Attached Paper In-person November Annual Meeting 2025

The Condemnation of the Flesh: Platonic Anthropology and Theosis

Description for Program Unit Review (maximum 1000 words)

In his contribution on the Pauline and Petrine Letters for the Oxford Handbook of Deification, Ben Blackwell identifies participation in the death and life of Christ as the “central framework” of the Pauline epistles and claims that much of the language that Paul uses to describe this concept is “evocative of deification” (65). Participation, he claims, fundamentally entails the reception of certain ‘divine attributes” from God through assimilation to Christ, facilitated to human participants through the vital Spirit which dwell within them, resulting in “moral and noetic transformation in the present” and “somatic transformation in the future” (66). Justification, accordingly, is not merely a forensic declaration but a consequence of sharing in the divine life (70). Each of these claims is, I believe, correct, and Blackwell rightly locates them at the core of the Pauline evangelion.

However, while Blackwell focuses primarily on the interior aspects of participation, he devotes comparatively little attention to its corporeal and cosmological dimensions. Regarding the future transformation of the body, Blackwell contends that this process does not involve the conversion of the flesh into a superior body of spirit, but rather the “lost and restored presence of the life-giving Spirit of God” (67). In this respect, he aligns with a longstanding Christian tradition which insists that the divinized human body is adventitiously endowed with contranatural divine properties while remaining unaltered in substance and form.

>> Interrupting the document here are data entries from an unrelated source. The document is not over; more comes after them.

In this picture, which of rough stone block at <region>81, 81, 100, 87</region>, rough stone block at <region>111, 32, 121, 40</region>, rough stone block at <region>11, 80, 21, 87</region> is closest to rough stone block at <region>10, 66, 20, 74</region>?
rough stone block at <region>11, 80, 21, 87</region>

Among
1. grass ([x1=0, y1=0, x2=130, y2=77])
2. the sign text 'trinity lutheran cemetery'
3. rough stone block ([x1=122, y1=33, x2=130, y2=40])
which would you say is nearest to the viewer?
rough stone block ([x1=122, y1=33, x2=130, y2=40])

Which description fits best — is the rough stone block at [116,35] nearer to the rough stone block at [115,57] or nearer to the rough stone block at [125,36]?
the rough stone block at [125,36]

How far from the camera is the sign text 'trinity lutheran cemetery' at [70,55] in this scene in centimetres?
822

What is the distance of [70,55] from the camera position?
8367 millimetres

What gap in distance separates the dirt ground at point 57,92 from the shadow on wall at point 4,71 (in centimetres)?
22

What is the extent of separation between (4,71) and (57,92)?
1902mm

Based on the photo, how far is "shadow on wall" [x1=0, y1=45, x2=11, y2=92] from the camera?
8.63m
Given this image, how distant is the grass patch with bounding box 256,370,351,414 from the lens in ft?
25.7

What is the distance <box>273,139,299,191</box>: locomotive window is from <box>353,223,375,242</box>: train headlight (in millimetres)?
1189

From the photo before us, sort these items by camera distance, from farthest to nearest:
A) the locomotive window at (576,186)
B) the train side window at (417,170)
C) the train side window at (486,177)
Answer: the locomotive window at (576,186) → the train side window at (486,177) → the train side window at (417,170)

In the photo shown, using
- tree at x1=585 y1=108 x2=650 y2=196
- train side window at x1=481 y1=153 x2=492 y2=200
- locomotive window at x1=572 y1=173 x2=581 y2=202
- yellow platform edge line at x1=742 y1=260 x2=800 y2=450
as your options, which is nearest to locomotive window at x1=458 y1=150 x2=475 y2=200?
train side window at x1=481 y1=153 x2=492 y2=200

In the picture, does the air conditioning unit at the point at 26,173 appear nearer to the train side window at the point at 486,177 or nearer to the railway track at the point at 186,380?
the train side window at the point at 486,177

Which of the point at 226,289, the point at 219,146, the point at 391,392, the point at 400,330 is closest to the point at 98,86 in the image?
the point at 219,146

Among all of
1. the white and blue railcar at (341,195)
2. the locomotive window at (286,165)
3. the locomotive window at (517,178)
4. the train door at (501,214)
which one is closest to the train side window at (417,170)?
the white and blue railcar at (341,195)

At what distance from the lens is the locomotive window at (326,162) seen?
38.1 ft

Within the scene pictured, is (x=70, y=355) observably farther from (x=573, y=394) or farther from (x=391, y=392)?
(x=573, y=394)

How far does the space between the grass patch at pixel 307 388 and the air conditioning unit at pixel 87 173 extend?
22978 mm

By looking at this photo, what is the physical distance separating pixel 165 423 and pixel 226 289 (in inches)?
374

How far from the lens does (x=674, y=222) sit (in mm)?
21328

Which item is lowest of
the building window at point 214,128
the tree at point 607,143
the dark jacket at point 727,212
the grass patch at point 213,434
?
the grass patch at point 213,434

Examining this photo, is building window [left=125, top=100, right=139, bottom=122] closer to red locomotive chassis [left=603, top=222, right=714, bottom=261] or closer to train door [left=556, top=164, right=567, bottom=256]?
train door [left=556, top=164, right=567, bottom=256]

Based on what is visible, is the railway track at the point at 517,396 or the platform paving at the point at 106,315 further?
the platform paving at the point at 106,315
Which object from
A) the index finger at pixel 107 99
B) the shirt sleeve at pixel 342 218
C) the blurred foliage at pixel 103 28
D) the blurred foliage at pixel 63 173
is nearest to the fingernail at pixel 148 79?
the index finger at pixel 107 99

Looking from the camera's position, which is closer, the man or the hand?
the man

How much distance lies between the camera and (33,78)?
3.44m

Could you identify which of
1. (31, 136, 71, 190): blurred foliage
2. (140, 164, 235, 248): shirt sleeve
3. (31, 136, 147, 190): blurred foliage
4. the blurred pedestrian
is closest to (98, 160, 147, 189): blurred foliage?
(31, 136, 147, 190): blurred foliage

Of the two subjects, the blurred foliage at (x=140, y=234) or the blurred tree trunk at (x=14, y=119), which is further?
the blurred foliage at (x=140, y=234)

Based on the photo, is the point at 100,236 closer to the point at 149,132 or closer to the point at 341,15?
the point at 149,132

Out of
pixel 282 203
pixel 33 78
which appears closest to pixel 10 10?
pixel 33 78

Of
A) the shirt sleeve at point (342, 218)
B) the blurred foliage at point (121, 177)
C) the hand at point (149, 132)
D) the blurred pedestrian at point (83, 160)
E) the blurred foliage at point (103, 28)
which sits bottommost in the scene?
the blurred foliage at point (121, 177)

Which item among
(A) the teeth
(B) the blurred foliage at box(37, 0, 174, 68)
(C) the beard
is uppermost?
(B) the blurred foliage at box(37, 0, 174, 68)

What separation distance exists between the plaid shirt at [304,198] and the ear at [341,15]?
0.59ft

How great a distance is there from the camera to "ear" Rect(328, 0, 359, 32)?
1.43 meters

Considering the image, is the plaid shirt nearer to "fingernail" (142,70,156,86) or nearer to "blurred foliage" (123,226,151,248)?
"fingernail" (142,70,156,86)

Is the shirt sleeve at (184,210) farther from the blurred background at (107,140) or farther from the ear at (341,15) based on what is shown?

In contrast, I argue that Paul adapts a Platonic discourse in which deification involves the supersession of the flesh by a new divine body. For Paul, the human mind is beleaguered within the earthen body which is intractable to its benign intentions. Participation in Christ’s death and resurrection entails the extirpation of the flesh and the transformation of the body into a new divine form—immortal, luciform, and composed of a heavenly substance—no longer subject to the conditions of sin and death. While Blackwell rightly emphasizes Paul’s use of εἰκων, he does not pursue its ontological implications. For Paul, assuming the image of Christ entails the assumption of simpler and more primitive ontological state in which the binaries of ethnicity, caste, and biological sex are transcended. Justification follows from deification because the participant in Christ will soon assume a mode of existence in which the regulations of the law are not applicable.

 

Short Bibliography:

Litwa, M. David. We Are Being Transformed: Deification in Paul's Soteriology. Berlin: De Gruyter, 2012.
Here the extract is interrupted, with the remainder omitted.